North Light Arts marks ten years as a beacon of creativity
By Roger Cox
Saturday, 20th June 2020
“In a parallel universe, one in which the UK government acted swiftly and decisively in February and early March to prevent coronavirus taking hold on these shores, this week will see the opening of an exhibition at Dunbar Town House Museum and Gallery marking ten years of the local environmental arts organisation North Light Arts. On opening night, crowds of art lovers will mill around the exhibition space, sipping white wine, chatting merrily and giving hardly any thought at all to things like social distancing, R numbers and hand sanitizer.
Meanwhile, back in our world, due to the ongoing corona-crisis the creative director of North Light, Susie Goodwin, has had to cancel the planned retrospective and is holding it online instead. Digital exhibitions, no matter how slick, can never be a substitute for seeing art in the flesh, but even though this show isn’t occupying a physical space it still provides a good opportunity to look back on what has been a remarkably successful decade.

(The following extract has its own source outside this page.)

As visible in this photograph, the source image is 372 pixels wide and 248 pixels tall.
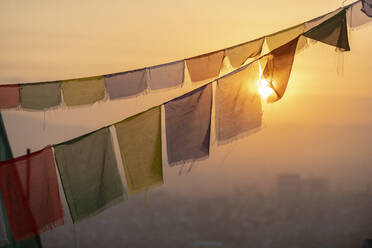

Conceived as an organisation that would “develop a creative conversation between specialists and communities as a catalyst for a change in our relationship with the environment,” North Light’s first major project was called The Knitted Harbour, and, on the surface at least, it did exactly what it said on the tin. In August 2010, knitters from all over the town came together to create an impressively detailed replica of Dunbar Harbour, using wool from local hill farmers for which there was no market at the time, and this was then exhibited at various venues around Dunbar and East Lothian, as part of a programme of events that also included performances by local writers, folk musicians and the community choir.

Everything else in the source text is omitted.